→ PASSAGE PROVIDED
"COVID-19 is a major acute crisis with unpredictable consequences. Many scientists have struggled to make forecasts about its impact (Holmdahl & Buckee, 2020). However, despite involving many excellent modelers, best intentions, and highly sophisticated tools, forecasting efforts have largely failed...
Brilliant scientists expected 100,000,000 cases accruing within 4 weeks in the USA (Hains, 2020). Predictions for hospital and ICU bed requirements were also entirely misinforming. Public leaders trusted models (sometimes even black boxes without disclosed methodology) inferring massively overwhelmed health care capacity (Table 1) (IHME COVID-19 health service utilization forecasting team & Murray, 2020). However, very few hospitals were eventually stressed and only for a couple of weeks. Most hospitals maintained largely empty wards, expecting tsunamis that never came. The general population was locked and placed in horror-alert to save health systems from collapsing. Tragically, many health systems faced major adverse consequences, not by COVID-19 cases overload, but for very different reasons. Patients with heart attacks avoided hospitals for care (De Filippo, D’Ascenzo, Angelini, et al., 2020), important treatments (e.g. for cancer) were unjustifiably delayed (Sud et al., 2020) and mental health suffered (Moser, Glaus, Frangou, et al., 2020). With damaged operations, many hospitals started losing personnel, reducing their capacity to face future crises (e.g. a second wave)...
Table 3 lists some main reasons underlying this forecasting failure. Unsurprisingly, models failed when they used more speculation and theoretical assumptions and tried to predict long-term outcomes; for example, using early SIR-based models to predict what would happen in the entire season. However, even forecasting built directly on data alone fared badly (Chin et al., 2020b, Marchant et al., 2020), failing not only in ICU bed predictions but also in next day death predictions when issues of long-term chaotic behavior do not come into play...

→ YOUR TASKS
A - Reproduce word for word the part of the passage on COVID-19 forecasting that opens with the words containing "Table 3 lists" and closes with "come into play...".
B - In the passage on COVID-19 forecasting, how many cases were expected to accrue in the USA within 4 weeks?

→ AVAILABLE DATA
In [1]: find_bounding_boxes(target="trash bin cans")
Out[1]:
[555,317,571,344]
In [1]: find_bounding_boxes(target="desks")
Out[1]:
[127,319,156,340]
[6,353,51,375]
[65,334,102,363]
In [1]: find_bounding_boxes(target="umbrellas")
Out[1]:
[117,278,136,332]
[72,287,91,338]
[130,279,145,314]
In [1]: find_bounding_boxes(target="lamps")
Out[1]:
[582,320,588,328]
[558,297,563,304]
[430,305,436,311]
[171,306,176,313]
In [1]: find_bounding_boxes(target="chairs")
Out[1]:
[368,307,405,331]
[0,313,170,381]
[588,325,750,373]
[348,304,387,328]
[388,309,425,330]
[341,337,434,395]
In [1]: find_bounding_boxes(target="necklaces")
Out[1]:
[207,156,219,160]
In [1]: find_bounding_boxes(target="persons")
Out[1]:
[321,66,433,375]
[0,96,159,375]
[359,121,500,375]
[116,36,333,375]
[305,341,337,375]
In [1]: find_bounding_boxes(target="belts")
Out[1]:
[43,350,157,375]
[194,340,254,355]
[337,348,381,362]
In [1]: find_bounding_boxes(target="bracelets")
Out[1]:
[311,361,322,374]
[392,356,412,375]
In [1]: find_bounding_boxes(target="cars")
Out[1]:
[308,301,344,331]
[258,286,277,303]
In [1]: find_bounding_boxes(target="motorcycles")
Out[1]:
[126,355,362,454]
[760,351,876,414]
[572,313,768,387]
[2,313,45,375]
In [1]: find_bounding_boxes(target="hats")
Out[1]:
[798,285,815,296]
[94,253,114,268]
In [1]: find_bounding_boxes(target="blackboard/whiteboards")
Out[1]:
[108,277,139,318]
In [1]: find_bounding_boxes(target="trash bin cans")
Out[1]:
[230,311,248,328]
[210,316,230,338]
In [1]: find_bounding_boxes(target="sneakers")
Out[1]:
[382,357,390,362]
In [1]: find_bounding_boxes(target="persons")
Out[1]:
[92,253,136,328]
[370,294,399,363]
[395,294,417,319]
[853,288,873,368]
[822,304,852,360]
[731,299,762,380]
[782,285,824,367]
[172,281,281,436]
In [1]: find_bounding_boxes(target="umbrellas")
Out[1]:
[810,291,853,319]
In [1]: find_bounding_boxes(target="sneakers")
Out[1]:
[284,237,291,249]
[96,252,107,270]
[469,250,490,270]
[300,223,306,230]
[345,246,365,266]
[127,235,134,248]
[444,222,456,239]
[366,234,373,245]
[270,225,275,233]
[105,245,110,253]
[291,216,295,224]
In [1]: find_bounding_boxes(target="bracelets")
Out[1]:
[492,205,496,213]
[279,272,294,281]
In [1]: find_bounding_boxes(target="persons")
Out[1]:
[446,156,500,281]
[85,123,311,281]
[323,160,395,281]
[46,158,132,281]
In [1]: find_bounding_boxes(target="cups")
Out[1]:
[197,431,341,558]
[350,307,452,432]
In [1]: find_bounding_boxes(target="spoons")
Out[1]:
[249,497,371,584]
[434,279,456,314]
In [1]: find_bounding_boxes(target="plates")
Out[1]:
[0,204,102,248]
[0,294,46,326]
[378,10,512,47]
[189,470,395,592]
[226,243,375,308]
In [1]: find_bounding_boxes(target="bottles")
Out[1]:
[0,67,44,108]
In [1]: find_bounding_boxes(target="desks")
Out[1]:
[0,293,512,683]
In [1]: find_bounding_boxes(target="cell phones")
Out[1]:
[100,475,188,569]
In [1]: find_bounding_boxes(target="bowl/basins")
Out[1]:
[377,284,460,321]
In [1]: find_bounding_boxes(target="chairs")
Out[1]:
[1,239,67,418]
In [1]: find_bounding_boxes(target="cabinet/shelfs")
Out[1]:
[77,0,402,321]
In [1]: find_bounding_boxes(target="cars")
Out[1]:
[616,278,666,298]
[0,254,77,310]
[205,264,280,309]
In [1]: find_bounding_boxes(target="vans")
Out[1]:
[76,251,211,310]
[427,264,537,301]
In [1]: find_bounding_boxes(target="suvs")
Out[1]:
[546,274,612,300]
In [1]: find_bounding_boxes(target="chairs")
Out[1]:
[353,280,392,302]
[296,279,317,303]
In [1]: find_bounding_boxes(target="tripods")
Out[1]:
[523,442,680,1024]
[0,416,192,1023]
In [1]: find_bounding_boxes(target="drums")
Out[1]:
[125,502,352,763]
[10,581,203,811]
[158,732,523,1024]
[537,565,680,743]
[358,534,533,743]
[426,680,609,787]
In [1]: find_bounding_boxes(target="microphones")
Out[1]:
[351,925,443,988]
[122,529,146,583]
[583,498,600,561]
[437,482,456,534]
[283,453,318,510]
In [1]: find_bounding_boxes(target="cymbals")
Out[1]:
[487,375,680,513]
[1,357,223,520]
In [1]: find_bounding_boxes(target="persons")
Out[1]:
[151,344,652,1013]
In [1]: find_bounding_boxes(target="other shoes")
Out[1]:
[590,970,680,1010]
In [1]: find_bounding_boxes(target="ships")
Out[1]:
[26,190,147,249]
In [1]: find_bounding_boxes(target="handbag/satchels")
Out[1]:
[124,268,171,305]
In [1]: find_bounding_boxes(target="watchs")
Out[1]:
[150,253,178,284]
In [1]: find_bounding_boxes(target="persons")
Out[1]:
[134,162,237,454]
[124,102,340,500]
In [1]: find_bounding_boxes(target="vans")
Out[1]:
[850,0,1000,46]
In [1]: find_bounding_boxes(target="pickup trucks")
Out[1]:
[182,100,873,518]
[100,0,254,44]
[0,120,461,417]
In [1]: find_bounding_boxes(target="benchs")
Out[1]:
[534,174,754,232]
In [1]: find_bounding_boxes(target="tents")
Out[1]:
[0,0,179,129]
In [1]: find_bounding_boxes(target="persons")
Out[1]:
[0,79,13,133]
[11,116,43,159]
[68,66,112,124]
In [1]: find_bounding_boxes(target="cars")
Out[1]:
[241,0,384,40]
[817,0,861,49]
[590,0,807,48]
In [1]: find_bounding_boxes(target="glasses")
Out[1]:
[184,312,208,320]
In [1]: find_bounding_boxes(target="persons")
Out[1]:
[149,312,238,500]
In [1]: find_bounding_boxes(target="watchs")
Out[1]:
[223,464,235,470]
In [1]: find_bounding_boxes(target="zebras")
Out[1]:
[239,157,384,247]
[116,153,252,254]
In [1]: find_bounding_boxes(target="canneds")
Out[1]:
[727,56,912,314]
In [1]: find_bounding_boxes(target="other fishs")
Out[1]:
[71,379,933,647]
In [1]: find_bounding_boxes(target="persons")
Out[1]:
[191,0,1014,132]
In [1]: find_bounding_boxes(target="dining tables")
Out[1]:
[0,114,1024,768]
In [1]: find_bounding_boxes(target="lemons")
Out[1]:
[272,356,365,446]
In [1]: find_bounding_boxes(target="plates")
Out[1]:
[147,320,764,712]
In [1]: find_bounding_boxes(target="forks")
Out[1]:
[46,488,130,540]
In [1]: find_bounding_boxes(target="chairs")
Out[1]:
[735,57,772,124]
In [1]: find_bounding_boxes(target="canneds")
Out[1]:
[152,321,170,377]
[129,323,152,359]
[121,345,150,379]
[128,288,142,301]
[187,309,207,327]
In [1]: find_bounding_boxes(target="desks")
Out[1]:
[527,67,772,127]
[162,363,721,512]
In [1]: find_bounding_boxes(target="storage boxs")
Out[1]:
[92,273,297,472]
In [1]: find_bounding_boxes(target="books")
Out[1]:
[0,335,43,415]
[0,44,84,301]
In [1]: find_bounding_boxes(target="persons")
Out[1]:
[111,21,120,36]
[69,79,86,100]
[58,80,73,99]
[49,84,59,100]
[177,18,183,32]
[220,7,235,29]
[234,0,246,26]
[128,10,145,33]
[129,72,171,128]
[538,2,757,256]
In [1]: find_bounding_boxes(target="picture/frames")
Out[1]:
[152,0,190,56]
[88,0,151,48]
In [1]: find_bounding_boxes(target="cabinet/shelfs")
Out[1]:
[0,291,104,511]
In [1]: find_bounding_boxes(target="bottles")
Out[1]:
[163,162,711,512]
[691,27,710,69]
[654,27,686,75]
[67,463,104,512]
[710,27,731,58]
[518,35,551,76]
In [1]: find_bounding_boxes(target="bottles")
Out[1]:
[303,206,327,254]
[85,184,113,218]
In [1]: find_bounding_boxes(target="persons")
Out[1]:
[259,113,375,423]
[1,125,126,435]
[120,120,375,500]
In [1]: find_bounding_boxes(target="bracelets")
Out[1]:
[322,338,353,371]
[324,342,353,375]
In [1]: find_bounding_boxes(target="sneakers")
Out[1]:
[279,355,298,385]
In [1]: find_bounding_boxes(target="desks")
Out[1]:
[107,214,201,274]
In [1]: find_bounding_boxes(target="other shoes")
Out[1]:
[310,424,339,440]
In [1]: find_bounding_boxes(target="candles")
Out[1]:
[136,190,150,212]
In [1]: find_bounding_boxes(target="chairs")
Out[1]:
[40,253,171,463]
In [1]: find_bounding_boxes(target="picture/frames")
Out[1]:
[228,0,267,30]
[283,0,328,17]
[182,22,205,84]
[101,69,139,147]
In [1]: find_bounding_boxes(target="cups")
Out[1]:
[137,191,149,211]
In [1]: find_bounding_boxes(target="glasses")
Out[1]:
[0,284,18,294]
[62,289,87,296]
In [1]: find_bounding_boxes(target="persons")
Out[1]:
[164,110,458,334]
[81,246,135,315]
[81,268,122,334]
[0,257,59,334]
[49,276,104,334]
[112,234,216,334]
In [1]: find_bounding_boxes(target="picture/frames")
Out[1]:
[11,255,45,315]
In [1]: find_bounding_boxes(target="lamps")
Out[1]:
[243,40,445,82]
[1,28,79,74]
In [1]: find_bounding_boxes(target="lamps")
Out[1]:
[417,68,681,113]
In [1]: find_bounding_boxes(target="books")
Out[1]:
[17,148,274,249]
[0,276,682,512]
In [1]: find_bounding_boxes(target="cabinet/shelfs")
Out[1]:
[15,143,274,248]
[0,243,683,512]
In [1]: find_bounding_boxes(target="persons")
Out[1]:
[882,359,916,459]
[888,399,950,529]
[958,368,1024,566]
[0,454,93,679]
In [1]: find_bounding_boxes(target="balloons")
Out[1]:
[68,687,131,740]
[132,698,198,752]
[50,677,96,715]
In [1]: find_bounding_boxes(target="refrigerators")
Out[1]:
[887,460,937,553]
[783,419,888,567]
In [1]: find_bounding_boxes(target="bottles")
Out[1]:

→ WRITTEN ANSWERS
A -
Table 3 lists some main reasons underlying this forecasting failure. Unsurprisingly, models failed when they used more speculation and theoretical assumptions and tried to predict long-term outcomes; for example, using early SIR-based models to predict what would happen in the entire season. However, even forecasting built directly on data alone fared badly (Chin et al., 2020b, Marchant et al., 2020), failing not only in ICU bed predictions but also in next day death predictions when issues of long-term chaotic behavior do not come into play...

B - 100,000,000 cases.